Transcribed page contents
# # # # # # #
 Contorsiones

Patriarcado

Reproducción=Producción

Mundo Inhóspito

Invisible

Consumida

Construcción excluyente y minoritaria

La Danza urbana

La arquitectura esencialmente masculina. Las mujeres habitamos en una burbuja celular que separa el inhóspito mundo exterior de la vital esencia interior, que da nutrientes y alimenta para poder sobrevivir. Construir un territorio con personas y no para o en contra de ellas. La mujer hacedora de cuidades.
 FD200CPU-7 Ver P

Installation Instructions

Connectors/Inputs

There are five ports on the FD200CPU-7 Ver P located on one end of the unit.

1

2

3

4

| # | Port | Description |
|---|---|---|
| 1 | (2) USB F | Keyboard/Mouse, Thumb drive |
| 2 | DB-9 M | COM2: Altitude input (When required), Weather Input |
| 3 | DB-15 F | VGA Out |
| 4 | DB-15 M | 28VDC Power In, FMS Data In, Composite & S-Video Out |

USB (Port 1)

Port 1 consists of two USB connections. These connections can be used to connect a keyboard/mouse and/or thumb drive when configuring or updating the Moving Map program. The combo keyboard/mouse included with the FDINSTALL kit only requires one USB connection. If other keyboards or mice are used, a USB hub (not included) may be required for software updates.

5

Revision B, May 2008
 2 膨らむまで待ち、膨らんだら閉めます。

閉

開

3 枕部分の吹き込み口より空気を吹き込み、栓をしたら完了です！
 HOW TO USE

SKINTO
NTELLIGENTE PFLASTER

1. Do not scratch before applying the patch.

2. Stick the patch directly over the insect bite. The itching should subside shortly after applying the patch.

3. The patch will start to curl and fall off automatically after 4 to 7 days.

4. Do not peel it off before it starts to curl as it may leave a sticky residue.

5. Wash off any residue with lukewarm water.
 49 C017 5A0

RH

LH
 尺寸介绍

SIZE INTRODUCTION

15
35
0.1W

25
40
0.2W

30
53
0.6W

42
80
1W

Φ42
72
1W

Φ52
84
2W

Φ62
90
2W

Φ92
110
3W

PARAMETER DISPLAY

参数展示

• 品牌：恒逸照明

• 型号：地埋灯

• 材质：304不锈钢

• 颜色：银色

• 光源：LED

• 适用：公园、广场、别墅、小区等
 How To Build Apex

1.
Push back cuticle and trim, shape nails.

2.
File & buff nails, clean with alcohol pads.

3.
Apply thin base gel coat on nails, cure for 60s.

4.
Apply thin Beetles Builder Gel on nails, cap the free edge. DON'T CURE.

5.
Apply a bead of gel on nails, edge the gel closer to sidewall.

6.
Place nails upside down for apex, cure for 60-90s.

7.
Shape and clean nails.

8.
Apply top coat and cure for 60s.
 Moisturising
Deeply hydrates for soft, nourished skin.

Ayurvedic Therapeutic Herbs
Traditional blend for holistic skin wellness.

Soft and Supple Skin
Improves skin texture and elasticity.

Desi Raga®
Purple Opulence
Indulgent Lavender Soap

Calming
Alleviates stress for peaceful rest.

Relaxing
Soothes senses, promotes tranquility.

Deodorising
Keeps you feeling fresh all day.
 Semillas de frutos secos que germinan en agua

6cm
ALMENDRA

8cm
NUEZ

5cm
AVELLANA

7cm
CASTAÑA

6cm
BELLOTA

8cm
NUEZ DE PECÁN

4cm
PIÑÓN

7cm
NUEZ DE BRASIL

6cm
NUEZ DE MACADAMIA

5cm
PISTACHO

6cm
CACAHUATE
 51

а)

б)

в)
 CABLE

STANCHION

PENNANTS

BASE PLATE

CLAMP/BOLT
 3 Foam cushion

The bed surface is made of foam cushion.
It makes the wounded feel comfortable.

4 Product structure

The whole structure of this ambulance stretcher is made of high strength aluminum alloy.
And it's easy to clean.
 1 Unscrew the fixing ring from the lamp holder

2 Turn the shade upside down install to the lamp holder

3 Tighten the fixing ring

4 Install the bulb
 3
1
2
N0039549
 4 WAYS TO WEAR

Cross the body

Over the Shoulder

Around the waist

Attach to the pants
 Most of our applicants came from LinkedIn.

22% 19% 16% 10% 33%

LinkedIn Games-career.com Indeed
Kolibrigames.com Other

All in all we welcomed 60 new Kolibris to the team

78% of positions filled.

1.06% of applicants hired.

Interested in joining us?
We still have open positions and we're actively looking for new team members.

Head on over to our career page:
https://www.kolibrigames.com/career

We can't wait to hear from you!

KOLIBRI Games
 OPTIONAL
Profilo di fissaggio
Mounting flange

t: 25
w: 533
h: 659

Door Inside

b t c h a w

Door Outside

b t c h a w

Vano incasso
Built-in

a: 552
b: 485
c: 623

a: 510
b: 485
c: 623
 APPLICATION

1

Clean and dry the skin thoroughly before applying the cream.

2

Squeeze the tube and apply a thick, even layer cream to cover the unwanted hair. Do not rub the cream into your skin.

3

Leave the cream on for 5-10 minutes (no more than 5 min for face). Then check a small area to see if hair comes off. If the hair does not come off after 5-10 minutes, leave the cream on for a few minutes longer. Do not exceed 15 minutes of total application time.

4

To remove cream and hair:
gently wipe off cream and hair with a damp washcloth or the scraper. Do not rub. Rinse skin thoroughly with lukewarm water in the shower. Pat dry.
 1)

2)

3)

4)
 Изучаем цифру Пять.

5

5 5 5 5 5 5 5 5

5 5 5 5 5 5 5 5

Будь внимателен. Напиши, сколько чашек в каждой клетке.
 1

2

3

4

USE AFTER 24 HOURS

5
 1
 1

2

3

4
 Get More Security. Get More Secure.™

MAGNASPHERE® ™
# # # # # # #
◆ Problem description ◆
From the first line to the last, return the data above exactly.

◆ Response ◆
 Contorsiones

Patriarcado

Reproducción=Producción

Mundo Inhóspito

Invisible

Consumida

Construcción excluyente y minoritaria

La Danza urbana

La arquitectura esencialmente masculina. Las mujeres habitamos en una burbuja celular que separa el inhóspito mundo exterior de la vital esencia interior, que da nutrientes y alimenta para poder sobrevivir. Construir un territorio con personas y no para o en contra de ellas. La mujer hacedora de cuidades.
 FD200CPU-7 Ver P

Installation Instructions

Connectors/Inputs

There are five ports on the FD200CPU-7 Ver P located on one end of the unit.

1

2

3

4

| # | Port | Description |
|---|---|---|
| 1 | (2) USB F | Keyboard/Mouse, Thumb drive |
| 2 | DB-9 M | COM2: Altitude input (When required), Weather Input |
| 3 | DB-15 F | VGA Out |
| 4 | DB-15 M | 28VDC Power In, FMS Data In, Composite & S-Video Out |

USB (Port 1)

Port 1 consists of two USB connections. These connections can be used to connect a keyboard/mouse and/or thumb drive when configuring or updating the Moving Map program. The combo keyboard/mouse included with the FDINSTALL kit only requires one USB connection. If other keyboards or mice are used, a USB hub (not included) may be required for software updates.

5

Revision B, May 2008
 2 膨らむまで待ち、膨らんだら閉めます。

閉

開

3 枕部分の吹き込み口より空気を吹き込み、栓をしたら完了です！
 HOW TO USE

SKINTO
NTELLIGENTE PFLASTER

1. Do not scratch before applying the patch.

2. Stick the patch directly over the insect bite. The itching should subside shortly after applying the patch.

3. The patch will start to curl and fall off automatically after 4 to 7 days.

4. Do not peel it off before it starts to curl as it may leave a sticky residue.

5. Wash off any residue with lukewarm water.
 49 C017 5A0

RH

LH
 尺寸介绍

SIZE INTRODUCTION

15
35
0.1W

25
40
0.2W

30
53
0.6W

42
80
1W

Φ42
72
1W

Φ52
84
2W

Φ62
90
2W

Φ92
110
3W

PARAMETER DISPLAY

参数展示

• 品牌：恒逸照明

• 型号：地埋灯

• 材质：304不锈钢

• 颜色：银色

• 光源：LED

• 适用：公园、广场、别墅、小区等
 How To Build Apex

1.
Push back cuticle and trim, shape nails.

2.
File & buff nails, clean with alcohol pads.

3.
Apply thin base gel coat on nails, cure for 60s.

4.
Apply thin Beetles Builder Gel on nails, cap the free edge. DON'T CURE.

5.
Apply a bead of gel on nails, edge the gel closer to sidewall.

6.
Place nails upside down for apex, cure for 60-90s.

7.
Shape and clean nails.

8.
Apply top coat and cure for 60s.
 Moisturising
Deeply hydrates for soft, nourished skin.

Ayurvedic Therapeutic Herbs
Traditional blend for holistic skin wellness.

Soft and Supple Skin
Improves skin texture and elasticity.

Desi Raga®
Purple Opulence
Indulgent Lavender Soap

Calming
Alleviates stress for peaceful rest.

Relaxing
Soothes senses, promotes tranquility.

Deodorising
Keeps you feeling fresh all day.
 Semillas de frutos secos que germinan en agua

6cm
ALMENDRA

8cm
NUEZ

5cm
AVELLANA

7cm
CASTAÑA

6cm
BELLOTA

8cm
NUEZ DE PECÁN

4cm
PIÑÓN

7cm
NUEZ DE BRASIL

6cm
NUEZ DE MACADAMIA

5cm
PISTACHO

6cm
CACAHUATE
 51

а)

б)

в)
 CABLE

STANCHION

PENNANTS

BASE PLATE

CLAMP/BOLT
 3 Foam cushion

The bed surface is made of foam cushion.
It makes the wounded feel comfortable.

4 Product structure

The whole structure of this ambulance stretcher is made of high strength aluminum alloy.
And it's easy to clean.
 1 Unscrew the fixing ring from the lamp holder

2 Turn the shade upside down install to the lamp holder

3 Tighten the fixing ring

4 Install the bulb
 3
1
2
N0039549
 4 WAYS TO WEAR

Cross the body

Over the Shoulder

Around the waist

Attach to the pants
 Most of our applicants came from LinkedIn.

22% 19% 16% 10% 33%

LinkedIn Games-career.com Indeed
Kolibrigames.com Other

All in all we welcomed 60 new Kolibris to the team

78% of positions filled.

1.06% of applicants hired.

Interested in joining us?
We still have open positions and we're actively looking for new team members.

Head on over to our career page:
https://www.kolibrigames.com/career

We can't wait to hear from you!

KOLIBRI Games
 OPTIONAL
Profilo di fissaggio
Mounting flange

t: 25
w: 533
h: 659

Door Inside

b t c h a w

Door Outside

b t c h a w

Vano incasso
Built-in

a: 552
b: 485
c: 623

a: 510
b: 485
c: 623
 APPLICATION

1

Clean and dry the skin thoroughly before applying the cream.

2

Squeeze the tube and apply a thick, even layer cream to cover the unwanted hair. Do not rub the cream into your skin.

3

Leave the cream on for 5-10 minutes (no more than 5 min for face). Then check a small area to see if hair comes off. If the hair does not come off after 5-10 minutes, leave the cream on for a few minutes longer. Do not exceed 15 minutes of total application time.

4

To remove cream and hair:
gently wipe off cream and hair with a damp washcloth or the scraper. Do not rub. Rinse skin thoroughly with lukewarm water in the shower. Pat dry.
 1)

2)

3)

4)
 Изучаем цифру Пять.

5

5 5 5 5 5 5 5 5

5 5 5 5 5 5 5 5

Будь внимателен. Напиши, сколько чашек в каждой клетке.
 1

2

3

4

USE AFTER 24 HOURS

5
 1
 1

2

3

4
 Get More Security. Get More Secure.™

MAGNASPHERE® ™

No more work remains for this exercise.